Si l’on accepte le rapprochement entre l’AE et le développement de l’expertise, alors différentes questions se posent.

  • Quels liens devraient être faits entre la théorie et la pratique dans la perspective de favoriser le développement de l’expertise? Quelle importance accorder aux savoirs (knowing), à l’agir (acting) et à la personne (being) (Bibeau et Bédard, 2020) à l’entrée du parcours d’apprentissage, pendant, à terme?
  • Quel type d’accompagnement devraient proposer les personnes superviseures ou enseignantes?
  • Par rapport aux connaissances, quelle posture devraient adopter ces personnes (Bédard, 2014) ?
  • Quelle préparation et quel suivi devraient être offerts aux « novices » que sont les personnes étudiantes dans le contexte de l’AE (Hovington, 2021)?
  • Quelles cibles distinctives d’apprentissage devraient caractériser tout type d’AE?
  • Comment évaluer l’atteinte de ces cibles au-delà des acquis disciplinaires?
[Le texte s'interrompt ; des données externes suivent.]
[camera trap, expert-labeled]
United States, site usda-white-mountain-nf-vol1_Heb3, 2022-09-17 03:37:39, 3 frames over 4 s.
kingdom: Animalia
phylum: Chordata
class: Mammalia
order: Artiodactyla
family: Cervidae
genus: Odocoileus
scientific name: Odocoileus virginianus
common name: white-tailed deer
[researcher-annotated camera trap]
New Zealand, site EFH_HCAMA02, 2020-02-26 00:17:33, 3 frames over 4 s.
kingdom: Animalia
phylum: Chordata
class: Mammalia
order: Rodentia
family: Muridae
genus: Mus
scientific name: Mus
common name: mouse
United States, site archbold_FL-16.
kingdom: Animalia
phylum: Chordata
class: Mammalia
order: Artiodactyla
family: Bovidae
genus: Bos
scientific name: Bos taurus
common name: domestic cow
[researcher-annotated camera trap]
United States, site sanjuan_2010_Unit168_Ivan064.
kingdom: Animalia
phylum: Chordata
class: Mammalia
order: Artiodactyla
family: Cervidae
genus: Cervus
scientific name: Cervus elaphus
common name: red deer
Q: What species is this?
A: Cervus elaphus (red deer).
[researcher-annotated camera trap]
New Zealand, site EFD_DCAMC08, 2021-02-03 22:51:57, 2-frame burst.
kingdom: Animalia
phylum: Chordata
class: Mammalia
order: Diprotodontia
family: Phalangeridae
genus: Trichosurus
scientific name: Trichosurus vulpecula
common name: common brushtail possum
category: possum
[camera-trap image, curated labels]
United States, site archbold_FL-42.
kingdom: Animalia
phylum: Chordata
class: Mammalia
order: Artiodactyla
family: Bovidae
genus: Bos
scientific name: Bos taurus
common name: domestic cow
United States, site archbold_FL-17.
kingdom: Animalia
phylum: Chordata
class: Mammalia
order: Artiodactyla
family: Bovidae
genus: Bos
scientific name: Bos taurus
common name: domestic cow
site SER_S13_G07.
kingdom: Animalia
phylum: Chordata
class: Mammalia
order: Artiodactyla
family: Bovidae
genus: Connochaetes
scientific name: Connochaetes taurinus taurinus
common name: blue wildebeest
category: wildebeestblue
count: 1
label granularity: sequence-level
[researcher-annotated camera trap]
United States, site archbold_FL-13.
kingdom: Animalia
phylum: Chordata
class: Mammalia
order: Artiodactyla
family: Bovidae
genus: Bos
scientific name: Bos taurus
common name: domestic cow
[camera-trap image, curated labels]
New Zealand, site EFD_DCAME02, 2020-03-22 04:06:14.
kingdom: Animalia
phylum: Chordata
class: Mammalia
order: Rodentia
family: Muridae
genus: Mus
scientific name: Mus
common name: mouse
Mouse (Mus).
L’AE : un « levier pédagogique »

L’AE est un levier pédagogique que toute personne enseignante ou responsable de programme peut décider d’introduire dans le cadre de son cours ou dans le programme dont elle a la responsabilité. Sur le fond, la place et l’importance qui seront accordées à l’AE dans le dispositif de formation doivent être déterminées, comme son alignement avec toute autre pédagogie mobilisée. Très souvent, on « enseigne » des connaissances (fondements théoriques) dans le cadre « d’exposés interactifs ». Puis, en complément, on propose aux personnes étudiantes de « mettre en pratique le contenu présenté » à travers différentes formes d’AE (ex., jeux de rôles, projets, travaux pratiques). Dans le même esprit, au niveau curriculaire, on offrira d’autres formes d’AE, comme des laboratoires ou des stages (coopératifs ou non). Dans les scénarios ou dispositifs plus « complets », on proposera également des activités ou des travaux de nature réflexive afin de développer cette compétence associée à la pratique efficace, voire à l’expertise.

Tous ces moyens sont susceptibles de favoriser l’apprentissage mais moins lorsqu’ils ne sont que superposés l’un à l’autre dans le parcours d’apprentissage. Ainsi, les efforts mobilisés, les gestes posés et les décisions prises pourraient avoir une portée limitée si la planification pédagogique et l’introduction de l’AE dans un cours ou dans un cursus n’est pas guidée par…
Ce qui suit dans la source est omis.